● **PROBLEM STATEMENT**:
All entries are to be retyped without alteration.

● **Data extracted from a collection**:
===
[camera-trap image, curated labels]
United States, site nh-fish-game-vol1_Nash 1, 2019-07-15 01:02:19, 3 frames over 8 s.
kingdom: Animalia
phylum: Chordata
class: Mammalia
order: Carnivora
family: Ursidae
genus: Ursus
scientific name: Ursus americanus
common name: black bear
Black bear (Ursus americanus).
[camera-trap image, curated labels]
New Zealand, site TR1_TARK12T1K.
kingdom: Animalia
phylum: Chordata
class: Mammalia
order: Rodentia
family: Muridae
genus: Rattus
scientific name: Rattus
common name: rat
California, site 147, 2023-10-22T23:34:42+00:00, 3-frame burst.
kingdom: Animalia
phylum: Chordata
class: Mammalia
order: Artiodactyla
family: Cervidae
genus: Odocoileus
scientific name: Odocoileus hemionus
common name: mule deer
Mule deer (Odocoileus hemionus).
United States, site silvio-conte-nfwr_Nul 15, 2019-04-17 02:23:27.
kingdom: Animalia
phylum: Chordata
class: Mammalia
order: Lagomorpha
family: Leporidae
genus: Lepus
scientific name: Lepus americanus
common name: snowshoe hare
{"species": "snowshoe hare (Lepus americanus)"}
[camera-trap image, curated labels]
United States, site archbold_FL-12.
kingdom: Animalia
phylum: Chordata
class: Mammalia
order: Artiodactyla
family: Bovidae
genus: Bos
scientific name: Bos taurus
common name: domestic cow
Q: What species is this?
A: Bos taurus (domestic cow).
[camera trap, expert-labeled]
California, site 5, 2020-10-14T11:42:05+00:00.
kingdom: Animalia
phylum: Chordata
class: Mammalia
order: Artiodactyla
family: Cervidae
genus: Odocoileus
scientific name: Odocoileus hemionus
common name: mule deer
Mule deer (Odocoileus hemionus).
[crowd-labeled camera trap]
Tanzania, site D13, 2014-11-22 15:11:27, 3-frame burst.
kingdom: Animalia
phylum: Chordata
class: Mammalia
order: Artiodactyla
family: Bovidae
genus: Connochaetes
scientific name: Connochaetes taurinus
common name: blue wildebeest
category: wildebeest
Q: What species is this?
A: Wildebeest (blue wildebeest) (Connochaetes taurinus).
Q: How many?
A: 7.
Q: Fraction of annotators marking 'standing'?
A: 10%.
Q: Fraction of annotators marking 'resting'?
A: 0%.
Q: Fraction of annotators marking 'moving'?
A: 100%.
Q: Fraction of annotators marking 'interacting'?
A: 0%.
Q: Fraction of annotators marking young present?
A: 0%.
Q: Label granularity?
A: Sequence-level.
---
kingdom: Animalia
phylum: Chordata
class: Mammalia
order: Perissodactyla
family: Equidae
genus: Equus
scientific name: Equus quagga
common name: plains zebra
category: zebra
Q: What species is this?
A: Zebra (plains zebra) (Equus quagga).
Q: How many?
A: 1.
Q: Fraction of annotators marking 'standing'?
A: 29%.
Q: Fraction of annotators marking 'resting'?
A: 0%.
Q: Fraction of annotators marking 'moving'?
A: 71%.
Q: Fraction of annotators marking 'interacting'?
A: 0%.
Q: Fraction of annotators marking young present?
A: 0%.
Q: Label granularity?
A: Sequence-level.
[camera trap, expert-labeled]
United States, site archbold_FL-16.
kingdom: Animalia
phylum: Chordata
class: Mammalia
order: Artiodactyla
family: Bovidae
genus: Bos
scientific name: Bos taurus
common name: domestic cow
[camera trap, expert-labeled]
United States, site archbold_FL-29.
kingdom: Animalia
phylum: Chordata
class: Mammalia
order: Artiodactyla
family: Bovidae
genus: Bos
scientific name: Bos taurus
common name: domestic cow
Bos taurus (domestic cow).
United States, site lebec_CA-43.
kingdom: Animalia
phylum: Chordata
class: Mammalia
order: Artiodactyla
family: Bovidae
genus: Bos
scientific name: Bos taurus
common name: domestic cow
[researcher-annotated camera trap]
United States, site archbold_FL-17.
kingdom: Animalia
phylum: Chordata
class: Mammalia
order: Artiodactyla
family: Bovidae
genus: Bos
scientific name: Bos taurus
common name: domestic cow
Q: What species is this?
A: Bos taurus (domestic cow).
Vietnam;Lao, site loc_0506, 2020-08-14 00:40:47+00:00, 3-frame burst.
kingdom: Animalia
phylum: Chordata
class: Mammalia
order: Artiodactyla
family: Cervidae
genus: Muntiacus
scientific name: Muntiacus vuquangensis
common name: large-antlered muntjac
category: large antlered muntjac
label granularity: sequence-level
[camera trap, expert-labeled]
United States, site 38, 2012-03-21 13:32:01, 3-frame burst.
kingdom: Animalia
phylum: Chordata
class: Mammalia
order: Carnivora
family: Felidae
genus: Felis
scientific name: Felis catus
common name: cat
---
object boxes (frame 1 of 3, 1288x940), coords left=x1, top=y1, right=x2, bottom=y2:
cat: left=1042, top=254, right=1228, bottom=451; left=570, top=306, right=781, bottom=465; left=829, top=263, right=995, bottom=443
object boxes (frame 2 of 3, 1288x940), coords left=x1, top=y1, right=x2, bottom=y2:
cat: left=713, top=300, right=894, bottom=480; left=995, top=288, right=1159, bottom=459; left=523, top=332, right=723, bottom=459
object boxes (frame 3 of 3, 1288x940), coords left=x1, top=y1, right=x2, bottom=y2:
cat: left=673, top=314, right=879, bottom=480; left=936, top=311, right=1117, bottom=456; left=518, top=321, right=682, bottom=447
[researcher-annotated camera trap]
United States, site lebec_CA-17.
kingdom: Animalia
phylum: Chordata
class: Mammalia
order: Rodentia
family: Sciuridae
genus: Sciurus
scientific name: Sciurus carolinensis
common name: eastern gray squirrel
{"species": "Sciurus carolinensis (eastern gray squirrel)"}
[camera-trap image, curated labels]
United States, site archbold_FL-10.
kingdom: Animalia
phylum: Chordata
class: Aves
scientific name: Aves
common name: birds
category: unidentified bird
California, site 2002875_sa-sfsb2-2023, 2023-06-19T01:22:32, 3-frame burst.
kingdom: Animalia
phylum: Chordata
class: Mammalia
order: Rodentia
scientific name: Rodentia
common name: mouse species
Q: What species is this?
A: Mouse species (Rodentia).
===
● **SOLUTION TO THIS TASK**:
[camera-trap image, curated labels]
United States, site nh-fish-game-vol1_Nash 1, 2019-07-15 01:02:19, 3 frames over 8 s.
kingdom: Animalia
phylum: Chordata
class: Mammalia
order: Carnivora
family: Ursidae
genus: Ursus
scientific name: Ursus americanus
common name: black bear
Black bear (Ursus americanus).
[camera-trap image, curated labels]
New Zealand, site TR1_TARK12T1K.
kingdom: Animalia
phylum: Chordata
class: Mammalia
order: Rodentia
family: Muridae
genus: Rattus
scientific name: Rattus
common name: rat
California, site 147, 2023-10-22T23:34:42+00:00, 3-frame burst.
kingdom: Animalia
phylum: Chordata
class: Mammalia
order: Artiodactyla
family: Cervidae
genus: Odocoileus
scientific name: Odocoileus hemionus
common name: mule deer
Mule deer (Odocoileus hemionus).
United States, site silvio-conte-nfwr_Nul 15, 2019-04-17 02:23:27.
kingdom: Animalia
phylum: Chordata
class: Mammalia
order: Lagomorpha
family: Leporidae
genus: Lepus
scientific name: Lepus americanus
common name: snowshoe hare
{"species": "snowshoe hare (Lepus americanus)"}
[camera-trap image, curated labels]
United States, site archbold_FL-12.
kingdom: Animalia
phylum: Chordata
class: Mammalia
order: Artiodactyla
family: Bovidae
genus: Bos
scientific name: Bos taurus
common name: domestic cow
Q: What species is this?
A: Bos taurus (domestic cow).
[camera trap, expert-labeled]
California, site 5, 2020-10-14T11:42:05+00:00.
kingdom: Animalia
phylum: Chordata
class: Mammalia
order: Artiodactyla
family: Cervidae
genus: Odocoileus
scientific name: Odocoileus hemionus
common name: mule deer
Mule deer (Odocoileus hemionus).
[crowd-labeled camera trap]
Tanzania, site D13, 2014-11-22 15:11:27, 3-frame burst.
kingdom: Animalia
phylum: Chordata
class: Mammalia
order: Artiodactyla
family: Bovidae
genus: Connochaetes
scientific name: Connochaetes taurinus
common name: blue wildebeest
category: wildebeest
Q: What species is this?
A: Wildebeest (blue wildebeest) (Connochaetes taurinus).
Q: How many?
A: 7.
Q: Fraction of annotators marking 'standing'?
A: 10%.
Q: Fraction of annotators marking 'resting'?
A: 0%.
Q: Fraction of annotators marking 'moving'?
A: 100%.
Q: Fraction of annotators marking 'interacting'?
A: 0%.
Q: Fraction of annotators marking young present?
A: 0%.
Q: Label granularity?
A: Sequence-level.
---
kingdom: Animalia
phylum: Chordata
class: Mammalia
order: Perissodactyla
family: Equidae
genus: Equus
scientific name: Equus quagga
common name: plains zebra
category: zebra
Q: What species is this?
A: Zebra (plains zebra) (Equus quagga).
Q: How many?
A: 1.
Q: Fraction of annotators marking 'standing'?
A: 29%.
Q: Fraction of annotators marking 'resting'?
A: 0%.
Q: Fraction of annotators marking 'moving'?
A: 71%.
Q: Fraction of annotators marking 'interacting'?
A: 0%.
Q: Fraction of annotators marking young present?
A: 0%.
Q: Label granularity?
A: Sequence-level.
[camera trap, expert-labeled]
United States, site archbold_FL-16.
kingdom: Animalia
phylum: Chordata
class: Mammalia
order: Artiodactyla
family: Bovidae
genus: Bos
scientific name: Bos taurus
common name: domestic cow
[camera trap, expert-labeled]
United States, site archbold_FL-29.
kingdom: Animalia
phylum: Chordata
class: Mammalia
order: Artiodactyla
family: Bovidae
genus: Bos
scientific name: Bos taurus
common name: domestic cow
Bos taurus (domestic cow).
United States, site lebec_CA-43.
kingdom: Animalia
phylum: Chordata
class: Mammalia
order: Artiodactyla
family: Bovidae
genus: Bos
scientific name: Bos taurus
common name: domestic cow
[researcher-annotated camera trap]
United States, site archbold_FL-17.
kingdom: Animalia
phylum: Chordata
class: Mammalia
order: Artiodactyla
family: Bovidae
genus: Bos
scientific name: Bos taurus
common name: domestic cow
Q: What species is this?
A: Bos taurus (domestic cow).
Vietnam;Lao, site loc_0506, 2020-08-14 00:40:47+00:00, 3-frame burst.
kingdom: Animalia
phylum: Chordata
class: Mammalia
order: Artiodactyla
family: Cervidae
genus: Muntiacus
scientific name: Muntiacus vuquangensis
common name: large-antlered muntjac
category: large antlered muntjac
label granularity: sequence-level
[camera trap, expert-labeled]
United States, site 38, 2012-03-21 13:32:01, 3-frame burst.
kingdom: Animalia
phylum: Chordata
class: Mammalia
order: Carnivora
family: Felidae
genus: Felis
scientific name: Felis catus
common name: cat
---
object boxes (frame 1 of 3, 1288x940), coords left=x1, top=y1, right=x2, bottom=y2:
cat: left=1042, top=254, right=1228, bottom=451; left=570, top=306, right=781, bottom=465; left=829, top=263, right=995, bottom=443
object boxes (frame 2 of 3, 1288x940), coords left=x1, top=y1, right=x2, bottom=y2:
cat: left=713, top=300, right=894, bottom=480; left=995, top=288, right=1159, bottom=459; left=523, top=332, right=723, bottom=459
object boxes (frame 3 of 3, 1288x940), coords left=x1, top=y1, right=x2, bottom=y2:
cat: left=673, top=314, right=879, bottom=480; left=936, top=311, right=1117, bottom=456; left=518, top=321, right=682, bottom=447
[researcher-annotated camera trap]
United States, site lebec_CA-17.
kingdom: Animalia
phylum: Chordata
class: Mammalia
order: Rodentia
family: Sciuridae
genus: Sciurus
scientific name: Sciurus carolinensis
common name: eastern gray squirrel
{"species": "Sciurus carolinensis (eastern gray squirrel)"}
[camera-trap image, curated labels]
United States, site archbold_FL-10.
kingdom: Animalia
phylum: Chordata
class: Aves
scientific name: Aves
common name: birds
category: unidentified bird
California, site 2002875_sa-sfsb2-2023, 2023-06-19T01:22:32, 3-frame burst.
kingdom: Animalia
phylum: Chordata
class: Mammalia
order: Rodentia
scientific name: Rodentia
common name: mouse species
Q: What species is this?
A: Mouse species (Rodentia).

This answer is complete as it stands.